One clear finding is that persons with a tendency to have psychotic experiences seem to show increased activation in the right hemisphere of the brain4. This increased level of right hemisphere activation has also been found in healthy people who have high levels of paranormal beliefs5 or in people who report mystical experiences6. It also seems to be the case that people who are more creative are also more likely to show a similar pattern of brain activation7. Some researchers have been quick to point out that this in no way suggests that paranormal, mystical or creative experiences are in any way by themselves a symptom of mental illness, as it is still not clear what makes some such experiences beneficial whilst others lead to the impairment or distress of diagnosable mental pathology. However, people who have profoundly different experiences of reality or hold unusual views or opinions have traditonally held a complex role in society, with some being viewed as kooks, whilst others are lauded as prophets or visionaries.
Psychosis has been traditionally linked to the neurotransmitter dopamine. In particular, the dopamine hypothesis of psychosis has been influential and states that psychosis results from an overactivity of dopamine function in the brain, particularly in the mesolimbic pathway. The two major sources of evidence given to support this theory are that dopamine blocking drugs (i.e. antipsychotics) tend to reduce the intensity of psychotic symptoms, and that drugs which boost dopamine activity (such as amphetamine and cocaine) can trigger psychosis in some people (see amphetamine psychosis).

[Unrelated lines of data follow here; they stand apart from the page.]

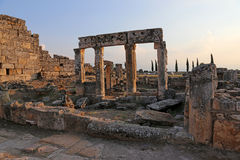 Hierapolis Remains Royalty Free Stock Images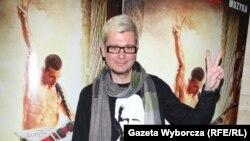 Лявон Вольскі на прэм'еры Жыве Беларусь! у Варшаве 17 красавіка 2013 году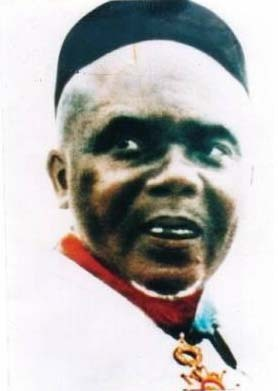 Hommage à Serigne Babacar Sy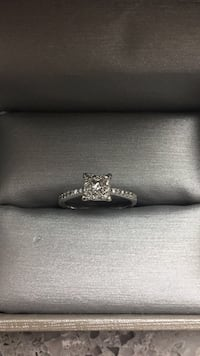 White gold diamond ring  Abbotsford, V2T 5G1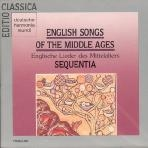 ENGLISH SONGS OF THE MIDDLE AGES (중세 영국 민요집) [수입] 새것같은 개봉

Nevertheless, the connection between dopamine and psychosis is generally believed to be complex. First of all, while anti-psychotic drugs immediately block dopamine receptors, they usually take a week or two to reduce the symptoms of psychosis. Moreover, newer and equally as effective antipsychotic drugs actually block slightly less dopamine in the brain than older drugs whilst also affecting serotonin function, suggesting the 'dopamine hypothesis' is vastly oversimplified.
Psychiatrist David Healy has criticised pharmaceutical companies for promoting simplified biological theories of mental illness that seem to imply the primacy of pharmaceutical treatments while ignoring social and developmental factors which are known to be important influences in the aetiology of psychosis8.
Some theories regard many psychotic symptoms to be a problem with the perception of ownership of internally generated thoughts and experiences9. For example, the experience of hearing voices may arise from internally generated speech that is mislabelled by the psychotic person as coming from an external source.